■ **What you will do**: Rewrite the following lines, replacing every instance of "physical distance" with "real-world distance" and leaving everything else as it is.

— start of Records for processing —

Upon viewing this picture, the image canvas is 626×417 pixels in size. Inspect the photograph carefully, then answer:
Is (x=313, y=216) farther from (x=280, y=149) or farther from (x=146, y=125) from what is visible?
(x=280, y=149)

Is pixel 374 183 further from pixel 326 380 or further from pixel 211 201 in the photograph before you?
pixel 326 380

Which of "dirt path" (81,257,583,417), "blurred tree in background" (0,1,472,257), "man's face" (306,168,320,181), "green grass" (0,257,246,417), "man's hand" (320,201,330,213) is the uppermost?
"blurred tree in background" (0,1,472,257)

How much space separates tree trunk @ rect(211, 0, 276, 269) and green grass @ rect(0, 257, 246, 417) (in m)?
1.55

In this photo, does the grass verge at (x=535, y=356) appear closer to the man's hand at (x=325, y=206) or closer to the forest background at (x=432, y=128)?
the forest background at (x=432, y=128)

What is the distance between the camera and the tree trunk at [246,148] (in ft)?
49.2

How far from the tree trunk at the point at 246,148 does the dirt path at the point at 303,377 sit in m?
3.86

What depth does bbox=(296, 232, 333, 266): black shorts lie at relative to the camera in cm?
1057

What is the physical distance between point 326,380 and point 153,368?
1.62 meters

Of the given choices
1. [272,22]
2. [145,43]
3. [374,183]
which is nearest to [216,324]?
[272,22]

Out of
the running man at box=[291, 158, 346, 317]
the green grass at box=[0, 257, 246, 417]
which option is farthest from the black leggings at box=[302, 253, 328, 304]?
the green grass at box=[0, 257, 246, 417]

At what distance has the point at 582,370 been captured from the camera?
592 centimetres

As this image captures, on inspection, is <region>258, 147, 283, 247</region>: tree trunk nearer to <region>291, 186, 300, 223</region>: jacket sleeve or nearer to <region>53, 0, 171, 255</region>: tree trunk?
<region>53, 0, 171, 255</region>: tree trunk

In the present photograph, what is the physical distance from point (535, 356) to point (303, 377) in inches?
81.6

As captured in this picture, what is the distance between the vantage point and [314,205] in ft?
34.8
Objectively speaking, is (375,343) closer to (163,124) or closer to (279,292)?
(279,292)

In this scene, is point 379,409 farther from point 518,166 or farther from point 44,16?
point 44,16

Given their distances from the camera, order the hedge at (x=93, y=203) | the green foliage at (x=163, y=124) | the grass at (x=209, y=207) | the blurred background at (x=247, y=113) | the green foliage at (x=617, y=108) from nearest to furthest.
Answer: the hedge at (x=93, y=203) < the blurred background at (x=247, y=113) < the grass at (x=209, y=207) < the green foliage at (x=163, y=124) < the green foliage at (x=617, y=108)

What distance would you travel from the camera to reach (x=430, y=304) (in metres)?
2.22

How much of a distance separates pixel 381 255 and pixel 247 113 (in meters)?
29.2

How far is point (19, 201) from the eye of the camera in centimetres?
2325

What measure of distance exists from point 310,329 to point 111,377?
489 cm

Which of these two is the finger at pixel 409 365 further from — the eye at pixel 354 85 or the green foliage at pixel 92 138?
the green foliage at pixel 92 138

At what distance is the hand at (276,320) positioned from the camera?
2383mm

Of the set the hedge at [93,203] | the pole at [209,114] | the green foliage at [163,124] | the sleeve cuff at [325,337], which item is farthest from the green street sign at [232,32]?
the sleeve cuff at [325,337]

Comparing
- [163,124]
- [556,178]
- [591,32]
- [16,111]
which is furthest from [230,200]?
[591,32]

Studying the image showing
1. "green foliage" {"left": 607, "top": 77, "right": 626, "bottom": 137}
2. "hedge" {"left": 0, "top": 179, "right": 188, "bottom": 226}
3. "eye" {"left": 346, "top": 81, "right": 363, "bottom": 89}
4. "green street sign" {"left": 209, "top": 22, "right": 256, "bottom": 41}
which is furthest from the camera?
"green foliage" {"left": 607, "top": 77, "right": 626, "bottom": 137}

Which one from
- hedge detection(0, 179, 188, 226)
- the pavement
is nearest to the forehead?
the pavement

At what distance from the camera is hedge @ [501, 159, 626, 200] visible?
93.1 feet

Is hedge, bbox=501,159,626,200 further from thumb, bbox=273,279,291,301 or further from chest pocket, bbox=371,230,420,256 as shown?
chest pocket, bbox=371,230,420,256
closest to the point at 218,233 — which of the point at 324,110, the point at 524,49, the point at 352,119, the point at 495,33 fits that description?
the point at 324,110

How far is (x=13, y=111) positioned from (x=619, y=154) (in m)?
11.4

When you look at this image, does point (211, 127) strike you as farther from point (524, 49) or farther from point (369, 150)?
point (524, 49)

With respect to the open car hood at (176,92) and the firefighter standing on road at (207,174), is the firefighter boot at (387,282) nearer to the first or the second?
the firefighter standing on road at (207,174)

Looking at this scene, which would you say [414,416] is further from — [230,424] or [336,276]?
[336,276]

— end of Records for processing —

■ **Response to this task**:
Upon viewing this picture, the image canvas is 626×417 pixels in size. Inspect the photograph carefully, then answer:
Is (x=313, y=216) farther from (x=280, y=149) or farther from (x=146, y=125) from what is visible?
(x=280, y=149)

Is pixel 374 183 further from pixel 326 380 or further from pixel 211 201 in the photograph before you?
pixel 326 380

Which of "dirt path" (81,257,583,417), "blurred tree in background" (0,1,472,257), "man's face" (306,168,320,181), "green grass" (0,257,246,417), "man's hand" (320,201,330,213) is the uppermost?
"blurred tree in background" (0,1,472,257)

How much space separates tree trunk @ rect(211, 0, 276, 269) and green grass @ rect(0, 257, 246, 417) (in m)?
1.55

In this photo, does the grass verge at (x=535, y=356) appear closer to the man's hand at (x=325, y=206) or closer to the forest background at (x=432, y=128)?
the forest background at (x=432, y=128)

What is the distance between the camera and the tree trunk at [246,148] (in ft)?
49.2

How far from the tree trunk at the point at 246,148 does the dirt path at the point at 303,377 sit in m?
3.86

What depth does bbox=(296, 232, 333, 266): black shorts lie at relative to the camera in cm?
1057

What is the real-world distance between point 326,380 and point 153,368?
1.62 meters

Of the given choices
1. [272,22]
2. [145,43]
3. [374,183]
which is nearest to [216,324]?
[272,22]

Out of
the running man at box=[291, 158, 346, 317]
the green grass at box=[0, 257, 246, 417]
which option is farthest from the black leggings at box=[302, 253, 328, 304]?
the green grass at box=[0, 257, 246, 417]

At what distance has the point at 582,370 been captured from the camera?
592 centimetres

As this image captures, on inspection, is <region>258, 147, 283, 247</region>: tree trunk nearer to <region>291, 186, 300, 223</region>: jacket sleeve or nearer to <region>53, 0, 171, 255</region>: tree trunk?
<region>53, 0, 171, 255</region>: tree trunk

In the present photograph, what is the real-world distance from point (535, 356) to point (303, 377) in inches?
81.6

As captured in this picture, what is the distance between the vantage point and [314,205] in ft?
34.8
Objectively speaking, is (375,343) closer to (163,124) or closer to (279,292)?
(279,292)

In this scene, is point 379,409 farther from point 518,166 or farther from point 44,16?
point 44,16

Given their distances from the camera, order the hedge at (x=93, y=203) | the green foliage at (x=163, y=124) | the grass at (x=209, y=207) | the blurred background at (x=247, y=113) | the green foliage at (x=617, y=108) from nearest to furthest.
Answer: the hedge at (x=93, y=203) < the blurred background at (x=247, y=113) < the grass at (x=209, y=207) < the green foliage at (x=163, y=124) < the green foliage at (x=617, y=108)

What distance would you travel from the camera to reach (x=430, y=304) (in metres)?
2.22

How much of a distance separates pixel 381 255 and pixel 247 113 (in meters)?
29.2

How far is point (19, 201) from the eye of the camera in centimetres?
2325

What measure of distance exists from point 310,329 to point 111,377?
489 cm

Which of these two is the finger at pixel 409 365 further from — the eye at pixel 354 85 or the green foliage at pixel 92 138?
the green foliage at pixel 92 138

At what distance is the hand at (276,320) positioned from the camera?
2383mm

Of the set the hedge at [93,203] | the pole at [209,114] | the green foliage at [163,124] | the sleeve cuff at [325,337], which item is farthest from the green street sign at [232,32]?
the sleeve cuff at [325,337]

Comparing
- [163,124]
- [556,178]
- [591,32]
- [16,111]
which is furthest from [230,200]?
[591,32]

Studying the image showing
1. "green foliage" {"left": 607, "top": 77, "right": 626, "bottom": 137}
2. "hedge" {"left": 0, "top": 179, "right": 188, "bottom": 226}
3. "eye" {"left": 346, "top": 81, "right": 363, "bottom": 89}
4. "green street sign" {"left": 209, "top": 22, "right": 256, "bottom": 41}
which is furthest from the camera?
"green foliage" {"left": 607, "top": 77, "right": 626, "bottom": 137}

Which one from
- hedge detection(0, 179, 188, 226)
- the pavement
is nearest to the forehead?
the pavement

At what distance from the camera is hedge @ [501, 159, 626, 200] visible?
93.1 feet

Is hedge, bbox=501,159,626,200 further from thumb, bbox=273,279,291,301 or further from chest pocket, bbox=371,230,420,256 as shown?
chest pocket, bbox=371,230,420,256
closest to the point at 218,233 — which of the point at 324,110, the point at 524,49, the point at 352,119, the point at 495,33 fits that description?
the point at 324,110

How far is (x=13, y=111) positioned from (x=619, y=154) (in m)?
11.4

When you look at this image, does point (211, 127) strike you as farther from point (524, 49) or farther from point (369, 150)?
point (524, 49)

With respect to the open car hood at (176,92) and the firefighter standing on road at (207,174), is the firefighter boot at (387,282) nearer to the first or the second?
the firefighter standing on road at (207,174)

Looking at this scene, which would you say [414,416] is further from — [230,424] or [336,276]?
[336,276]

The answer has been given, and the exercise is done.